ECLI:NL:CRVB:2008:BC7538
Centrale Raad van Beroep
- Hoger beroep
- R.C. Schoemaker
- B.J. van der Net
- G. van der Wiel
- Rechtspraak.nl
Beoordeling van boete en correctie door het Uwv inzake premieplichtig loon
In deze zaak gaat het om een hoger beroep van appellante tegen een uitspraak van de rechtbank Zwolle-Lelystad, waarin een boete en correctie door het Uitvoeringsinstituut werknemersverzekeringen (Uwv) zijn opgelegd. De zaak betreft betalingen die door appellante zijn gedaan, waarvan niet vaststaat dat deze buiten de sfeer van het premieloon liggen. De Centrale Raad van Beroep heeft op 20 maart 2008 uitspraak gedaan.
De appellante, vertegenwoordigd door mr. drs. T.C. van Wagensveld, heeft hoger beroep ingesteld tegen de uitspraak van de rechtbank, die het bezwaar tegen de besluiten van het Uwv ongegrond had verklaard. De rechtbank oordeelde dat het Uwv terecht aannam dat de opgemaakte facturen geen weergave zijn van de werkelijkheid en dat er geen sprake was van uitbesteding van werkzaamheden, zoals door appellante gesteld.
De Raad heeft vastgesteld dat de bewijslast in deze zaak ligt bij het bestuursorgaan, dat moet kunnen aantonen dat de betalingen zijn gedaan aan personen die onder de premieplicht vallen. De Raad heeft geconcludeerd dat appellante niet in haar tegenbewijs is geslaagd. De facturen die ten grondslag lagen aan de correctie- en boetenota zijn aangemerkt als vals, en de Raad heeft geoordeeld dat de werkzaamheden feitelijk in een (fictieve) dienstbetrekking zijn verricht.
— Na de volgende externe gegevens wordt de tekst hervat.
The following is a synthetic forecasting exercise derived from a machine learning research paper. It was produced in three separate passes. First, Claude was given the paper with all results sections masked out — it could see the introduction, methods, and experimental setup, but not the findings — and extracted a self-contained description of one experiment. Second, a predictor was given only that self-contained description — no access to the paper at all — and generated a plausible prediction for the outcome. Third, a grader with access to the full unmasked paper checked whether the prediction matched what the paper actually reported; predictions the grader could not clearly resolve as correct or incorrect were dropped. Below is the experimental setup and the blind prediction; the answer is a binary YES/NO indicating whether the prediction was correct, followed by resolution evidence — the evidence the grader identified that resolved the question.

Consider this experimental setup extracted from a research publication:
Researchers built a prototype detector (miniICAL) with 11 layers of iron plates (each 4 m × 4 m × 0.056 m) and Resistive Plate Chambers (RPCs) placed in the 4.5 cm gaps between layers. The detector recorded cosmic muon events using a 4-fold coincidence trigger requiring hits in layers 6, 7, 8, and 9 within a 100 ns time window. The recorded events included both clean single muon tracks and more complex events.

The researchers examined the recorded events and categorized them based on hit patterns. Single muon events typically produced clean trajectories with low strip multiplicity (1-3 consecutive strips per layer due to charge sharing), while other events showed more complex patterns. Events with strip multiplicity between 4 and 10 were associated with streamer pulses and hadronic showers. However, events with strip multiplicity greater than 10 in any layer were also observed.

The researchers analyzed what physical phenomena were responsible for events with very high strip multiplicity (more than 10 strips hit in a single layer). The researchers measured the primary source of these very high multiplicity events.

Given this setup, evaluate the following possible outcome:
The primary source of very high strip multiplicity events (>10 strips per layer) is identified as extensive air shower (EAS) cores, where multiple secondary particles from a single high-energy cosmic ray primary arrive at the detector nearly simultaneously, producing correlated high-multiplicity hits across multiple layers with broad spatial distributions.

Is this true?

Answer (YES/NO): NO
De uitspraak van de rechtbank is bevestigd, en er is geen aanleiding voor een proceskostenveroordeling. De uitspraak is gedaan door een meervoudige kamer van de Centrale Raad van Beroep, met R.C. Schoemaker als voorzitter en B.J. van der Net en G. van der Wiel als leden. De beslissing is openbaar uitgesproken in aanwezigheid van griffier A. Badermann.